REPUBLIKA.CO.ID, JAKARTA -- Besarnya pengaruh pesantren dan santri dalam memperjuangkan NKRI tak bisa dipungkiri. Terlebih, ketika para tokoh atau pahlawan nasional, perjuangan, revolusi dan lainnya juga banyak yang berasal dari kalangan santri.
Di lingkungan pesantren itu, para santri yang kemudian dikenal bangsa sebagai pahlawan, memupuk sikap dan nilai perjuangannya atas penjajahan dari berbagai guru. Karenanya, di Hari Santri Nasional 22 Oktober ini, perlu dikenang kembali beberapa tokoh dari kalangan pesantren yang menjadi pahlawan.
1. KH Hasyim Asy’ari
Lahir di Jombang, Jawa Timur, KH Hasyim Asy’ari berasal dari latar belakang keluarga yang syarat akan nilai-nilai keislaman. Sejak kecil, bersama saudaranya, anak ketiga dari sepuluh bersaudara itu juga mendapat pemahaman agama dari kedua orang tuanya, KH. Asy’ari dan Ibunya, Halimah.
Tak hanya itu, dalam buku Biografi KH Hasyim oleh Lathful Khuluk, KH Hasyim Asy’ari juga mendapat pengajaran dari pesantren kakeknya, ‘Pesantren Gedong’. Meskipun, saat usianya menginjak 15 tahun, ia memutuskan untuk hijrah ke pondok pesantren di Sidoarjo, Jawa timur, selama kurang lebih enam tahun.

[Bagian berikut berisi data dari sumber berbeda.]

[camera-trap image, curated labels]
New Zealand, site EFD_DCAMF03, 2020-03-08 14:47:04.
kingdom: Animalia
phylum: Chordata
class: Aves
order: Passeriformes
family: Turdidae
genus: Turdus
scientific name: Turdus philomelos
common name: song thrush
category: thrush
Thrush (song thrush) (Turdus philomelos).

Tak hanya memperdalam ilmu agama, di pesantren itu ia juga mendapatkan jodohnya yang merupakan putri dari seorang kiai. Melalui perjodohan, keduanya memutuskan menikah. Namun, selepas menikah dan pergi ke Makkah, KH Hasyim Asyari harus menelan pil pahit kehilangan istrinya selepas melahirkan.
Kembali ke Indonesia, dirinya kemudian memutuskan kembali ke Makkah bersama sang adik, walaupun, adiknya juga meninggal di Makkah. Meski demikian, KH Hasyim Asy’ari tetap menuntut ilmu dan memutuskan tinggal di sana, sembari ikut mengajar selama lebih kurang tujuh tahun, sebelum akhirnya kembali ke Indonesia dan mendirikan pesantren Tebu Ireng. Waktu beranjak, dirinya juga mendirikan Nahdlatul Ulama, salah satu organisasi terbesar di Indonesia saat ini.
Perlu diketahui, perjuangan KH Hasyim Asy’ari tak hanya terbatas pada pendidikan. Dirinya juga menyerukan santri, pemuda dan golongan masyarakat untuk berjuang melawan penjajahan. Seruan itu, dikenal sebagai ‘Resolusi Jihad Fii Sabilillah’ yang terjadi tepat 75 tahun yang lalu, atau 22 Oktober 1945. Hari yang kini diputuskan pemerintah sebagai Hari Santri Nasional. Dalam revolusi itu, perjuangan pribumi semakin tangguh melawan kolonialisme. Puncaknya, terjadi pada 10 November 1945.